It now looks like China was able to pull detailed personnel records of 18 million current, former and prospective U.S. federal employees. And this could have likely been avoided with a very simple, easy, and inexpensive approach to guarding the data.
You give a single server access to the database.
Any program that needs data from the database, makes a query of that server. That server returns the requested data as XML or JSON to the requester. Now here's the key part.
This single server has rules about what can be returned. The first rule is how many total records can be returned in a day across all requests. Go over that number and it shuts down as investigators look at what has caused the increased volume. Second is a limit on the total records per request, total records per credentials, total records per IP address, etc. Third, you limit what can be returned from each record set. If the request is to mail something to employees, all that comes back is name and address.
It's pretty easy to physically configure a paired set of servers where the database system is only available to the 2nd server and the 2nd server is only accessible for records requests. Those two machines can be locked down tight.

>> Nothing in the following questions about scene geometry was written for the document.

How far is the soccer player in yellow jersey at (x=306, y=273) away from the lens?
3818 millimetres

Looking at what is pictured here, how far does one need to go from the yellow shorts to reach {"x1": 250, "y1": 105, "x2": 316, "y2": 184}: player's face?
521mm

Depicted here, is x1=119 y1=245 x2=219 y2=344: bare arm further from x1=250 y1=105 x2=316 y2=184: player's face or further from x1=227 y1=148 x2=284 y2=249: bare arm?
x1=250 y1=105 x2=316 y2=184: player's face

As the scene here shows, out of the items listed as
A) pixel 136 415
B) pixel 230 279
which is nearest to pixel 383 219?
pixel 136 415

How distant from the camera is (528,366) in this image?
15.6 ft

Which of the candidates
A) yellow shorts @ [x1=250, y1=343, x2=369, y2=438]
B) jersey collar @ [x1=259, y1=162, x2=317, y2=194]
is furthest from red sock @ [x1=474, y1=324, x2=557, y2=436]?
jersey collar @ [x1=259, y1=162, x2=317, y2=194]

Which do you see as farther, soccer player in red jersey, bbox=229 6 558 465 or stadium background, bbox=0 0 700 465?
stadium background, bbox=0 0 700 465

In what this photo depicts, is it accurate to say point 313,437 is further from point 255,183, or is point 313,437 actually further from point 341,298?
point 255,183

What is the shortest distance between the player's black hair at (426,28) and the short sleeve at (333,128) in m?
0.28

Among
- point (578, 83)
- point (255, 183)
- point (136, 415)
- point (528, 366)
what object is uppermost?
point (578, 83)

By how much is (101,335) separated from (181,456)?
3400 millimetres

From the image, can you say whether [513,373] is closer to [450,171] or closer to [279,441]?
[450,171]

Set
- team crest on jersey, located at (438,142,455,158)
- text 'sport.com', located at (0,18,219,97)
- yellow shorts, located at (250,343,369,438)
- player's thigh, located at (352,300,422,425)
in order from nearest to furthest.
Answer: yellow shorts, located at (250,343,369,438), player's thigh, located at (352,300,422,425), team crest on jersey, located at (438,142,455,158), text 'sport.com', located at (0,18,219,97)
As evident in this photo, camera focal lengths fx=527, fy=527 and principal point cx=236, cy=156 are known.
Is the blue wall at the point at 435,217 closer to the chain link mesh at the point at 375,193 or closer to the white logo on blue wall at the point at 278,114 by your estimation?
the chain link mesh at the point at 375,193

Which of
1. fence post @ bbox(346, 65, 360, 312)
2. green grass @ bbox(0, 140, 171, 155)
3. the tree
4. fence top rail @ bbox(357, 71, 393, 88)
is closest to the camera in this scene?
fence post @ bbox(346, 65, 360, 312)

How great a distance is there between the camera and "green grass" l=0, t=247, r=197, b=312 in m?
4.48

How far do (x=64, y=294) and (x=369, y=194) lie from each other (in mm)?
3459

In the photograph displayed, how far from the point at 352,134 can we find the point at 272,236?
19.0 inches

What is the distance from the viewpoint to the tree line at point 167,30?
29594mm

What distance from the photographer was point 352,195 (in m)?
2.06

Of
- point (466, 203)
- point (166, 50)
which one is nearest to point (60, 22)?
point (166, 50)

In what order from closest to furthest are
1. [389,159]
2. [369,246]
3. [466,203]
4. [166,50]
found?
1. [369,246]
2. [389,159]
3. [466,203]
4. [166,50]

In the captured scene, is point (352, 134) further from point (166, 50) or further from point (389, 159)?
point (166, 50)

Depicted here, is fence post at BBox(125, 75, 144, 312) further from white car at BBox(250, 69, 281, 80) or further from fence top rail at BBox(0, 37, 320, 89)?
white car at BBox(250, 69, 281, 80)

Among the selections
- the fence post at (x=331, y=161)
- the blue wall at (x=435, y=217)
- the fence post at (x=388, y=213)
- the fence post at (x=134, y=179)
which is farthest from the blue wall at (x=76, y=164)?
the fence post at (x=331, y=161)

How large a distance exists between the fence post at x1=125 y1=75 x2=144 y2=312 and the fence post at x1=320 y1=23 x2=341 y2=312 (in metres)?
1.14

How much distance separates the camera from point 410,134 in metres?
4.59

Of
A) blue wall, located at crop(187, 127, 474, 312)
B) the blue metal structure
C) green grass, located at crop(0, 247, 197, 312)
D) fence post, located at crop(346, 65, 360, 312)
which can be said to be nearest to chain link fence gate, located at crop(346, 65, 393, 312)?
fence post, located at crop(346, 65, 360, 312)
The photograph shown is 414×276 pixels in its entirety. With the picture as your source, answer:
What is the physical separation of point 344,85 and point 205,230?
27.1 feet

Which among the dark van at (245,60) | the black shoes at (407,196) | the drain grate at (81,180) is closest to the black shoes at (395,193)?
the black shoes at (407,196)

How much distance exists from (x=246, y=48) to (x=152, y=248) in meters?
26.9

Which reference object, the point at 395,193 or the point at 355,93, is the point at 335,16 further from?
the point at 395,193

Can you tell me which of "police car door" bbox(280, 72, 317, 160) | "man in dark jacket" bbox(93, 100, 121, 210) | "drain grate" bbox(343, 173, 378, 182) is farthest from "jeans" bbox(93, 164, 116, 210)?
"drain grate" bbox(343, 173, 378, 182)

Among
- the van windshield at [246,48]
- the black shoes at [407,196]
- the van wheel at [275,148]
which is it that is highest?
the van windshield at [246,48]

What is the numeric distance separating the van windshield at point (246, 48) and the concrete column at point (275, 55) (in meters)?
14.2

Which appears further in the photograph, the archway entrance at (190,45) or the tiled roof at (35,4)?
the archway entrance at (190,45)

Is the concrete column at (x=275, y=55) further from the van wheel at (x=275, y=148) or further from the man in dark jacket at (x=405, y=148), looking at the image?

Using a small set of rules to limit what is allowed, and what sets of warnings is also easy to implement. This won't stop everything. And will not catch someone pulling down a small number of records. But it will stop wholesale downloading of the data. No breaches is best. But a breach that gets 1,000 records is much better than one that get 18 million.
So why didn't they do this? Probably because this trick is not sexy and there's nothing to buy, so there's likely no one proposing this to the government. And that's a shame. This safeguard could be implemented very quickly and very inexpensively.
Note: I did not come up with this idea, one of our customers implemented this to protect their HR data. They used this to populate their Leave of Absence letters using our document generation system.